Acara yang digelar di Aula Utama Unisba pada Senin (9/3/2026) ini menghadirkan narasumber Slamet Wahyudi, anggota Dewan Eksekutif Badan Akreditasi Nasional Perguruan Tinggi (BAN-PT). Dalam paparannya, ia menyampaikan materi bertajuk “Menuju Status Terakreditasi Unggul IAPT 4.1 Mengacu Permendiktisaintek No. 39 Tahun 2025.”
Rektor A. Harits Nu’man menyampaikan apresiasi atas kepercayaan yang diberikan kepada Unisba untuk menjadi tuan rumah kegiatan tersebut. Ia juga mengucapkan terima kasih kepada pihak LLDIKTI Wilayah IV serta narasumber yang telah hadir memberikan penjelasan mendalam mengenai instrumen akreditasi terbaru.

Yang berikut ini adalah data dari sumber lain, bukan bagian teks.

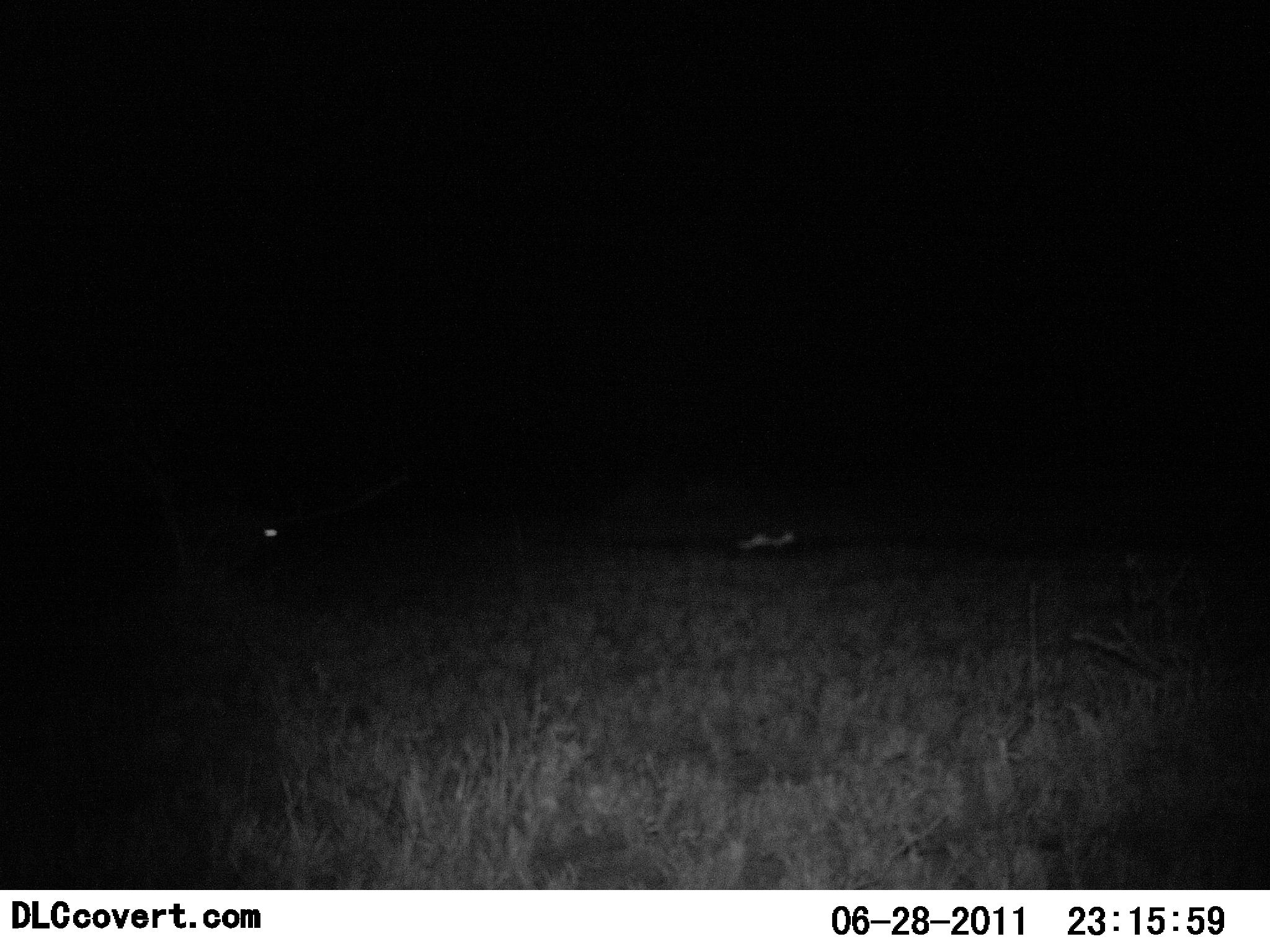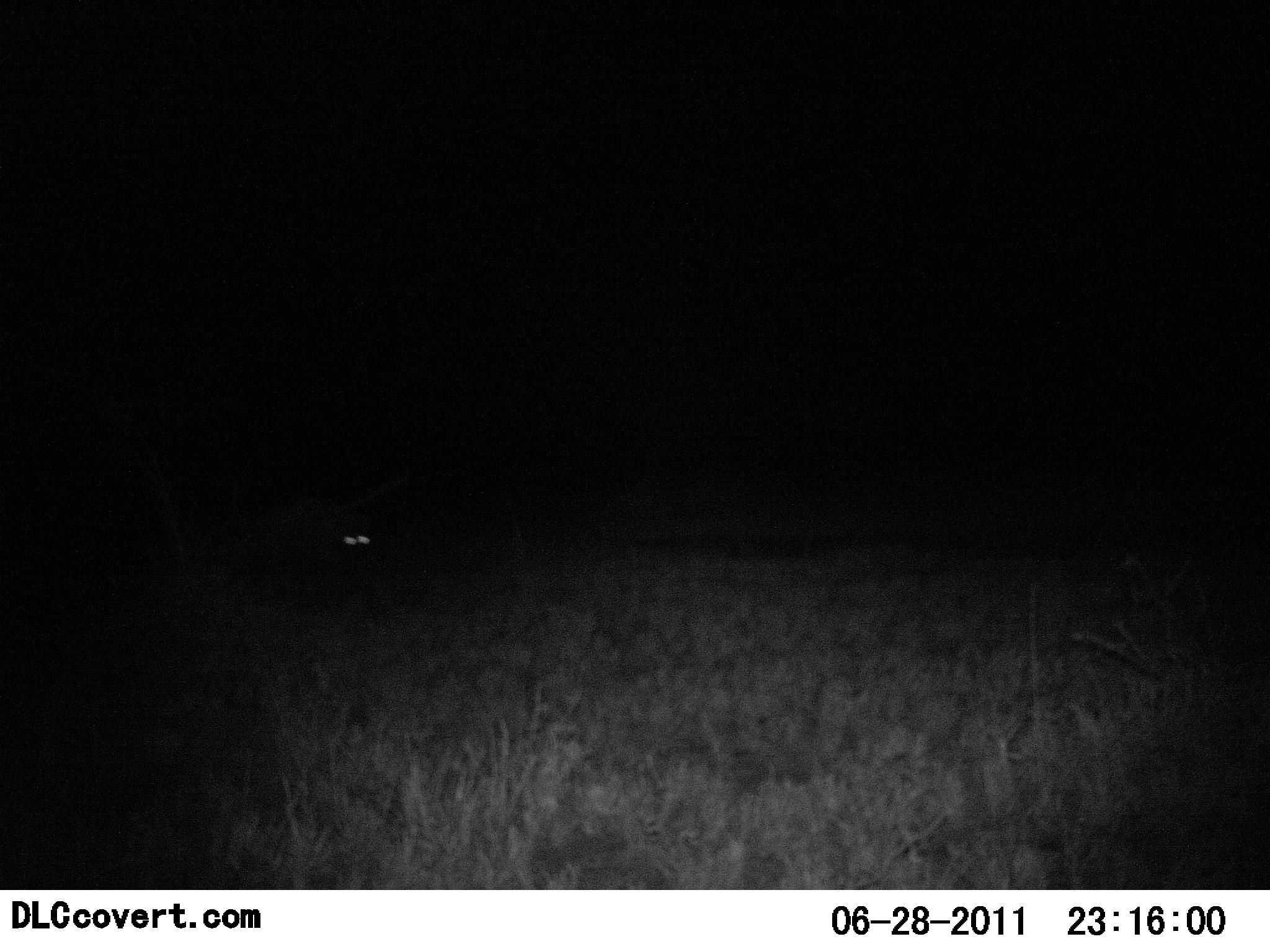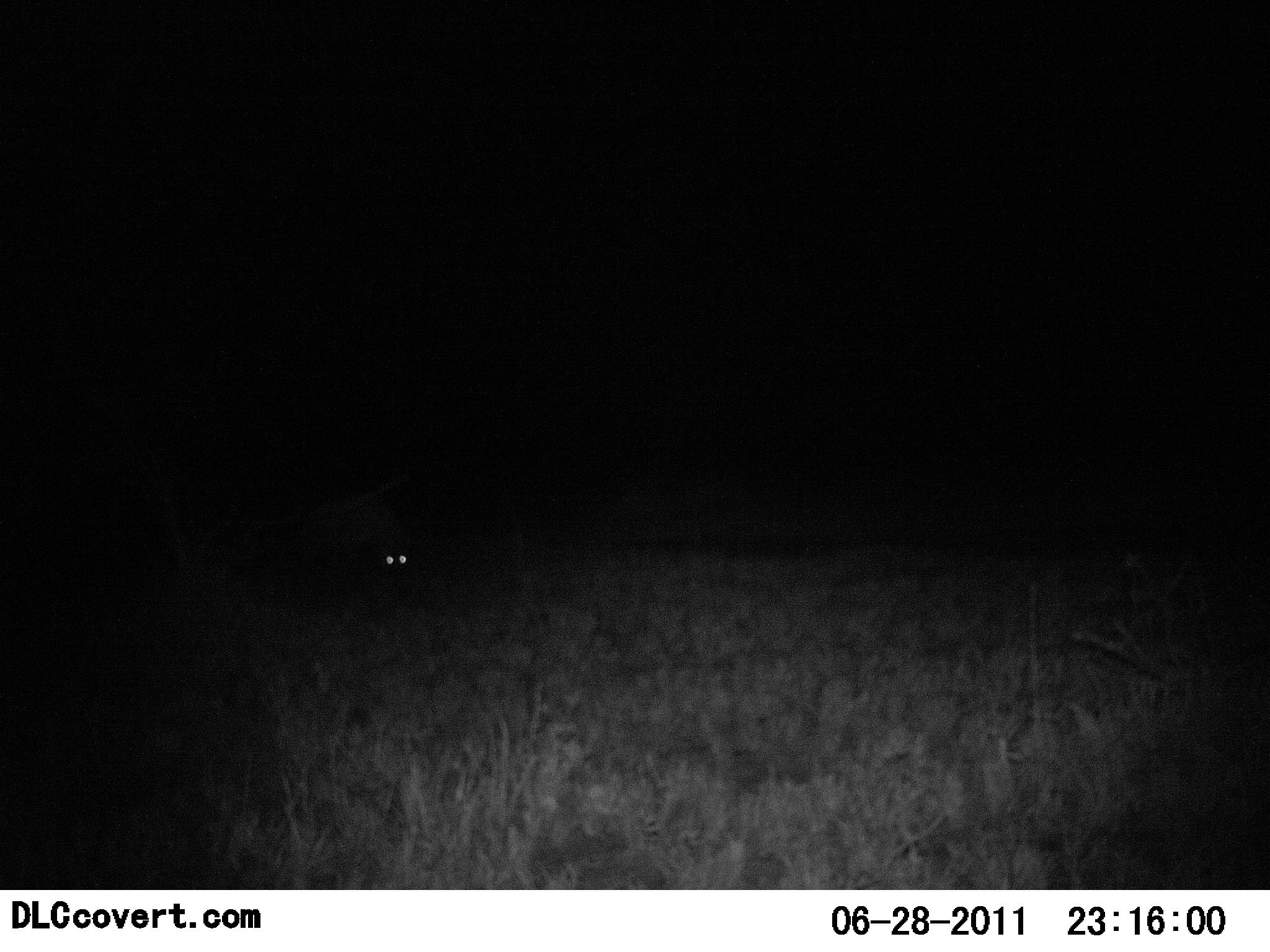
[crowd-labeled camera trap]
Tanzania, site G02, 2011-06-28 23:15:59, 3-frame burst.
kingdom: Animalia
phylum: Chordata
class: Mammalia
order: Carnivora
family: Hyaenidae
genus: Crocuta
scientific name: Crocuta crocuta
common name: spotted hyena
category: hyenaspotted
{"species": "hyenaspotted (spotted hyena) (Crocuta crocuta)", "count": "1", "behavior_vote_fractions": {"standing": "12%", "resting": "0%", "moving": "88%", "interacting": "0%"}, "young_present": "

Menurutnya, kegiatan ini diharapkan dapat memberikan pemahaman yang lebih komprehensif bagi para pengelola perguruan tinggi mengenai implementasi kebijakan baru, khususnya terkait Permendiktisaintek Nomor 39 Tahun 2025 tentang Penjaminan Mutu Pendidikan Tinggi.
“Melalui pemaparan dari Prof. Slamet Wahyudi, kami berharap para peserta memperoleh penjelasan yang jelas mengenai persyaratan dalam instrumen akreditasi terbaru, termasuk apakah perguruan tinggi dapat langsung mengusulkan status terakreditasi unggul atau harus melalui tahapan tertentu,” ujarnya.
Selain itu, ia menekankan pentingnya memahami kriteria serta butir-butir penilaian dalam instrumen akreditasi agar perguruan tinggi maupun program studi mampu mencapai peringkat unggul.
Rektor juga melaporkan bahwa kegiatan ini diikuti 251 peserta dari berbagai institusi pendidikan tinggi di Jawa Barat dan Banten. Berdasarkan data pendaftaran, peserta berasal dari beragam jenis perguruan tinggi, yaitu 28 akademi, 24 institut, 23 politeknik, 68 sekolah tinggi, dan 108 universitas.
Partisipasi yang besar ini menunjukkan tingginya antusiasme perguruan tinggi dalam memahami serta menyesuaikan diri dengan kebijakan akreditasi terbaru.